Володька придвигает к себе чистый листок, берет карандаш и пристально смотрит на меня. Потом, опустив глаза, быстрым движением проводит одну, слегка изогнутую линию, затем, взглянув на меня, — другую, под тупым углом к первой, затем, опять взглянув, — третью, с частыми резкими извилинами. Потом возвращается к началу парвоГ: линии, смотрит на меня и проводят неровный полукруг, делает внутри него завитушку к отодвигает листок ко мне.
— Похож?
— Это я?
— Ты. Разве непохож? Лесоруб, начинающий поэт, воспитатель заключенных. Кем ты еще был?
— Солдатом. А что?
— Еще?
— Военным переводчиком, адъютантом командира полка, штабной крысой. Для чего тебе это?
— Еще?
— Военнопленным. Сидел в гестаповской тюрьме. Носил камни в Маутхаузене…
— Еще?
— Подпольщиком и обратно адъютантом… тоже, пожалуй, командира полка.
— Еще?
— Любил одну женщину… Репатриантом. Замполитом. Товарищем, а иногда, по обстоятельствам, и господином полицейским. А зачем тебе все это знать?
Володька заостряет на рисунке мой нос, прочерчивает морщины на лбу, на щеке, под глазом (рисунок в профиль), делает залысину и любуется этим своим уродом.
— Пририсуй хоть рубашку с галстуком, — прошу я.
— Нельзя.
— Тебе жалко?
— Не жалко, но, понимаешь, для такого портрета рубашка с галстуком не годится. Надо бы подато что-то такое, чтобы можно было прочесть одновременно: солдатскую гимнастерку, робу узника, спецовку рабочего. Но это очень сложно, надо искать… Пусть останется так.
И он в уголке листка кудряво расписывается.
— Вот, прими на память. Постарайся сберечь.
— Этот мой портрет?
— Ну, не портрет — набросок, этюд, представление о трудяге и мученике, одержимом высокой идеей… Ничего не смыслишь. — Володька вздыхает, долго молчит, потом кладет растопыренную пятерню на свой рисунок. — Не можешь ли найти мне заказчика?
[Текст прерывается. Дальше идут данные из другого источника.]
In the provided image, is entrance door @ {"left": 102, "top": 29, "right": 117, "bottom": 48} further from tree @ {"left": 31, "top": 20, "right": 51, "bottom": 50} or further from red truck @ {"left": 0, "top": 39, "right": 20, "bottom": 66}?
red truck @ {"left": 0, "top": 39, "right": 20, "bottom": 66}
Из начальства кого-нибудь… Может быть, из стрелков, а? Портрет — пайка хлеба. По-моему, недорого.
— Да тебя сразу в карцер за такой портрет.
— А я им не такой. Я сделаю их симпатично-похоженькими, даже морщинки уберу, даже галстучек привешу.
— Черт с тобой, поспрашиваю.
— Сделай милость!
И он опять уставляется в окно, глядит на колючие бревна тына, напоминающие отточенные карандаши, на белую, как лист бумаги, заснеженную площадку перед столбиками запретной зоны.
Солнышко. Торопкая капель. Прозрачные снеговые лужицы.
Лужицы во дворе. Лужицы и в бараках: ребята обливают кипятком нары.